Migrants refoulés, pièges d'enfants : une chronique de Marie Cosnay
On écrit ça : arrestations à grande échelle. On écrit ça : 6500 migrants refoulés vers le sud. On écrit : dans le bateau, aller-retour. Refoulés au Maroc.
Dakhla, perle du sud marocain, ville au tourisme durable, capitale du kitesurf - sorte d’immense papillon des vagues et des vents.
Ville posée sur une bande de terre détachée du continent, un bras au bas du Maroc.
Dakhla.
Dakhla, en ancienne colonie espagnole, en plein Sahara occidental, au sud de Llayoune.
Terre de tourisme, de sable et de mer, terre de conflit, de quête d’autonomie, terre de passage et d’aventure, d’aventure mortelle.
Terre de passage, pas tant que ça, de passage forcé.
Le 11 août, Angela Merkel et le chef du gouvernement espagnol Pedro Sanchez, ensemble en Andalousie, se mettaient d’accord : ils souhaitaient aider le Maroc à contrôler ses côtes. Les passages par l’Espagne sont plus nombreux qu’il y a quelques années. C’est que les grands voyageurs savent ce qui les attend en Libye, contrairement aux capitales européennes qui jugent, eux, la Libye un pays sûr - la France et l’Italie du moins la jugent telle, qui font l’une et l’autre la même politique : six vedettes ont été cédées récemment par la France à la Libye pour garder ses côtes, douze par l’Italie cet été. En dépit du droit international et de la convention de Genève. En dépit des déclarations du président français, il y a un plus d’un an, quand CNN révélait l’existence de marché aux esclaves noirs en Libye.
Le 11 août, la chancelière allemande et le chef du gouvernement espagnol se souvenaient de ce vieux protocole de réadmission, signé par l’Espagne et le Maroc. Il pouvait être utilisé. Il avait été signé le 13 février 1992 à Madrid. Il avait servi un certain nombre de fois, toujours pour refouler des migrants marocains, jamais subsahariens, car, selon les termes de l’accord, il fallait être sûr que les migrants avaient bien embarqué au Maroc, ce que Rabat ne pouvait garantir jusque-là. Mais il y a des arguments convaincants.
Quelques jours après la rencontre des deux chefs d’état, Angela Merkel et Pedro Sanchez, qui quelques semaines plus tard n’accorderait pas l’autorisation de naviguer aux deux bateaux, l’un basque, l’autre catalan, qui s’apprêtaient à prendre la mer pour la Méditerranée centrale à des fins de sauvetage, quelques jours après la rencontre des deux chefs d’état européens, donc, des arrestations à grande échelle se déroulaient dans les villes du Maroc, Nador, Tétouan, Tanger. Le 23 août, 116 subsahariens arrivés en Espagne étaient immédiatement expulsés au Maroc, l’accord bilatéral trouvait donc à s’appliquer.
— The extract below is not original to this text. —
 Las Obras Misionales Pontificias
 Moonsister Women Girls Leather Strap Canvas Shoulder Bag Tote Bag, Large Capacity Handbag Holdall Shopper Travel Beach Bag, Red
On écrit ça : arrestations à grande échelle.
On écrit ça : 6500 migrants refoulés vers le sud.
On écrit : dans le bateau, aller-retour.
Refoulés au Maroc.
On lit aussi que des enclaves de Ceuta et Melilla les mineurs qui y sont arrivés, après des mois dans les forêts autour, les plus jeunes prenant les premiers les grillages, on lit que des enclaves de Ceuta et Melilla les mineurs pourront désormais être reconduits dans leur pays d’origine.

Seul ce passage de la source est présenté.